Our age of abundance and consolidation implores the political right to reorient its political-economic agenda. Out of the three legged stool of cultural, economic, and political power, conservatives have ceded ground on the first and are now witnessing growing hostility to their causes from economic giants. They now have to wrestle with what they want to do with political power. As Ben Esposito pointed out in the Review, the right appears to have its reckoning with big businesses. However, the right is very much constrained by its fundamental governing philosophy of small and limited government and its pro-business history.

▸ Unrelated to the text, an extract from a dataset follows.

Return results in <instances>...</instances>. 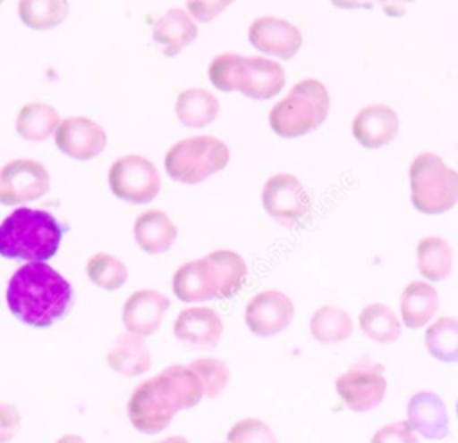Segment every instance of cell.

There are a couple angles through which conservatives can craft and deliver a positive agenda. Short-tem, conservative politicians should exert pressure and win in the court of public opinion where corporations intervene in state and local policies. However, conservatives can only win in the long-term with the combination of their own political and economic capital. One way to address this is to tackle the vast regional inequality problem. Seventy percent of private equity investments are made in companies located in New York, Boston, and California. Higher investment in places that normally don’t attract private capital would spur much-needed growth and amplify the values of under-invested regions and the people who live there. Individual conservative entrepreneurs can only do so much in building institutions. Their actions need to be buttressed by conservative politicians willing to deliver for their constituents. The specific solutions deserve their own space for further deliberation, but it’s without a doubt the right time for conservatives to re-think their priorities.